Spatial reasoning dataset excerpts

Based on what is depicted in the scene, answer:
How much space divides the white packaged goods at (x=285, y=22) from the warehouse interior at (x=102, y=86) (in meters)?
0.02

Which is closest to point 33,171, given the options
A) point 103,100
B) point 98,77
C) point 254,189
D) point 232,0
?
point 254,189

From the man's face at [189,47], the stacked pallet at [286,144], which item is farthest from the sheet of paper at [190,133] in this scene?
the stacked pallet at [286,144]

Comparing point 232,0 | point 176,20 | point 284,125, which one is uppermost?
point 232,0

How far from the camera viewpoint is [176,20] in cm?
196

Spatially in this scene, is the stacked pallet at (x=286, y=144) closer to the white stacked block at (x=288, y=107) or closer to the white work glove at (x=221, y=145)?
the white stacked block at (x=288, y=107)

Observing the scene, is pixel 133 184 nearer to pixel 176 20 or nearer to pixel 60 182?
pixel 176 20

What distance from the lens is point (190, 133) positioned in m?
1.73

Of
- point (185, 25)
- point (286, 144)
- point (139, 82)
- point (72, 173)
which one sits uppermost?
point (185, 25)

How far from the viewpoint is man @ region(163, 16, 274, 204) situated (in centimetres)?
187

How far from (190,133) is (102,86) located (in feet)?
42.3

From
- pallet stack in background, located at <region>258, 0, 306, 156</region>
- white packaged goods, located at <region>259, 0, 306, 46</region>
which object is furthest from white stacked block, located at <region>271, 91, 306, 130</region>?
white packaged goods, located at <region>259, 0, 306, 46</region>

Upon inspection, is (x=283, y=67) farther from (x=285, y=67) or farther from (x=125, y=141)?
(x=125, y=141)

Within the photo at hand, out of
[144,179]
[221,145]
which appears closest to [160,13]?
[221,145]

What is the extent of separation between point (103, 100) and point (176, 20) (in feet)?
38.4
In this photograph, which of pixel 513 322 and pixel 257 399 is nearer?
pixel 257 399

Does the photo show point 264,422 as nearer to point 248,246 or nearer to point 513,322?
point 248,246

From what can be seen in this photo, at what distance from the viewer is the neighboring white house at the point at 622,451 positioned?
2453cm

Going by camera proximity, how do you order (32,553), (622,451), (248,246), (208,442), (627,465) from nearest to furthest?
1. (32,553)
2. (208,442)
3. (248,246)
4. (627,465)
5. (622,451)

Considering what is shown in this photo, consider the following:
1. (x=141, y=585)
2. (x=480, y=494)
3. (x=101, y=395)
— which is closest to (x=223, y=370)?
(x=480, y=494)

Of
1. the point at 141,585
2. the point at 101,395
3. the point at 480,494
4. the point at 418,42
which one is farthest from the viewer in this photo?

§ **Required work**
Copy the rows starting at the line containing "In this photograph, which" and ending at the line containing "5. (622,451)", but swap "nearer" for "closer". Leave everything else unchanged.

§ **Answer for the task**
In this photograph, which of pixel 513 322 and pixel 257 399 is closer?
pixel 257 399

Does the photo show point 264,422 as closer to point 248,246 or closer to point 513,322?
point 248,246

From what can be seen in this photo, at what distance from the viewer is the neighboring white house at the point at 622,451 positioned?
2453cm

Going by camera proximity, how do you order (32,553), (622,451), (248,246), (208,442), (627,465) from nearest to furthest?
1. (32,553)
2. (208,442)
3. (248,246)
4. (627,465)
5. (622,451)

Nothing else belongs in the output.